The Bishop could not say how near they approached to the altar as he sat with his back to the rails, being afraid of violence he did not fear their laying violent hands on him, but was afraid they would crush him to death. He remained within the rails for about an hour, and was afraid to come out, as the shouting still continued.
“At last he made an effort to gain the vestry room but, when observed, a number of people rushed forward with great violence and drove him towards the vestry room.
“It was shut but not as he thinks, against him, but the mob who were endeavouring to force their way in.
“He eventually made his way in and went out at the lower gate. From these events, three parishioners were sentenced to 12 months, nine months, and six months.
“Oliver Rafferty S.J. would contend, in his article from the book “Derry/Londonderry”, that Bishop O’Donnell was against the school preferring that the Catholic children attend what we might call the system of “integrated education” at the mixed school run by the Church of Ireland. This belief is also strengthened by the suspension of work on the school after Fr. Cornelius O’Mullan was suspended from his priestly duties and imprisoned, before leaving the diocese.
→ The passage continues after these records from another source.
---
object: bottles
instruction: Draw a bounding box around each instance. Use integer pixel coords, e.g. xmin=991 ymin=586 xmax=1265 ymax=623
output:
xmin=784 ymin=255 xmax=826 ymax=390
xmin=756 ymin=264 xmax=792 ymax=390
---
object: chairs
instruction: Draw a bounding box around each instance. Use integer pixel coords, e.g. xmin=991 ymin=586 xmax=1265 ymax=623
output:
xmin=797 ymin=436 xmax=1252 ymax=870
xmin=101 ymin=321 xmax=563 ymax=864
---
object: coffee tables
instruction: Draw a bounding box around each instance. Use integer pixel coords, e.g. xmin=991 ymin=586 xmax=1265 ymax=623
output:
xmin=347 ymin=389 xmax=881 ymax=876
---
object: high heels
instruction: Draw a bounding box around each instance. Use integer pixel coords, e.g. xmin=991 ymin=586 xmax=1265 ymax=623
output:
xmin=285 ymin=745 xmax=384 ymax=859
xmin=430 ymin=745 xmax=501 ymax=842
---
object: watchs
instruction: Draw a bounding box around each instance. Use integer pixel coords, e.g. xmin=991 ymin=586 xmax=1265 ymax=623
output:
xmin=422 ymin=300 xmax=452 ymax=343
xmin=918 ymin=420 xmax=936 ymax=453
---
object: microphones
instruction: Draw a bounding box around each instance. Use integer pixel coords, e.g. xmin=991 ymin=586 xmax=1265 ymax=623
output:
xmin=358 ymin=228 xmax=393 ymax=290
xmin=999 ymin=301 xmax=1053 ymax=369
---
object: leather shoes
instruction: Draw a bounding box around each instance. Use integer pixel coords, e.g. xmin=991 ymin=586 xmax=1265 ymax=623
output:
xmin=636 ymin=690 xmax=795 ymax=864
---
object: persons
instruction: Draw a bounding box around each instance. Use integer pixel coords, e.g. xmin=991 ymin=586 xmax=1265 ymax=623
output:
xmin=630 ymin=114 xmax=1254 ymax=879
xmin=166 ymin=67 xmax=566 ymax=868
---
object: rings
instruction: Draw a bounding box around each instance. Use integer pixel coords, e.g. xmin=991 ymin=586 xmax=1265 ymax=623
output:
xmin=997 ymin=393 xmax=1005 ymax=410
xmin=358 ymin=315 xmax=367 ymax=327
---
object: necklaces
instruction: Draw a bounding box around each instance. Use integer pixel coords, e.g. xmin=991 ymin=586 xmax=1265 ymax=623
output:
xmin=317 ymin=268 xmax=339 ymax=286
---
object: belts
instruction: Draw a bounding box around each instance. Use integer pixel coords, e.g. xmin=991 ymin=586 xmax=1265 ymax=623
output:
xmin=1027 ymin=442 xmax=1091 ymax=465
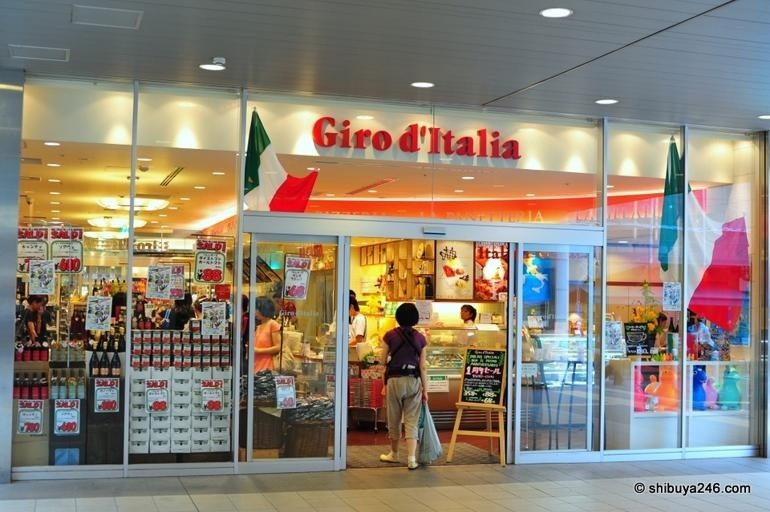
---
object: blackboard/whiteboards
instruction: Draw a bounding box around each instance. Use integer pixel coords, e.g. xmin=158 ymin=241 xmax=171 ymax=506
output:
xmin=624 ymin=323 xmax=652 ymax=359
xmin=459 ymin=346 xmax=507 ymax=407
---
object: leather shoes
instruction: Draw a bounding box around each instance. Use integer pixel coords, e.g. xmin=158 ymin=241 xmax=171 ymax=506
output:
xmin=408 ymin=462 xmax=420 ymax=470
xmin=380 ymin=454 xmax=400 ymax=464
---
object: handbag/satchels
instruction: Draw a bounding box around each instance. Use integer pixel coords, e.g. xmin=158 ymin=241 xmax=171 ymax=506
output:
xmin=160 ymin=308 xmax=171 ymax=330
xmin=14 ymin=310 xmax=30 ymax=340
xmin=271 ymin=347 xmax=297 ymax=376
Nothing seems to have been done until Bishop Charles O’Donnell had left the scene.
“The next time we hear of Fr O’Mullan is in Dublin in 1815. Daniel O’Connell is having great issue with a man called John Narcot D’esterre.
“Eventually, it boils over and D’esterre challenges Daniel to a duel. On the day in question, O’Connell, because of his great friendship with Fr. Cornelius, requests the presence of our Derry (Wee Nuns) clergyman just in case he might be fatally injured and would require the last rites of the Roman Catholic Church. Fortunately, for Dan, he is unharmed but he mortally wounds D’esterre who dies two days later.
“Although duelling is illegal in 1815, the authorities take no action against O’Connell who begins to realise what he has done and deeply regrets it for the rest of his life.
“Bishop Charles O’Donnell died on July 19, 1823 and his body removed from the seminary - which stood in McLaughlin’s Close, off Ferguson St. - via Strand St. (now Foyle Road) over Foyle St. to climb Shipquay St., Bishop St, to stop at Henrietta St. The coffin was removed from the hearse at this point and carried by the clergy to the church for the funeral Mass and interment.
“The funeral is attended by all classes of Derry society and included many Protestant citizens and clergymen. Due to all these local troubles, building of the Wee Nuns was delayed for ten years and was not completed until 1825.
“The following January they were opened as Catholic Parochial Schools.
“We take our leave of Fr. Cornelius when he joins with General Devereux as chaplain to an expeditionary force that sails for Venezuela to fight in Simon Bolivar’s war of independence.
“He was accompanied on this expedition by Morgan O’Connell, the son of Daniel O’Connell.
“Our clergyman died in Venezuela in 1821 and we do not know his last resting place.
“It seems somewhat sad that these two men, Bishop Charles O’Donnell and Fr. Cornelius O’Mullan, had the best interests of their flock in mind but in different ways.
“One lies outside the door of the Wee Nuns School and the rebel priest lies somewhere in a grave 3,000 miles from these shores.”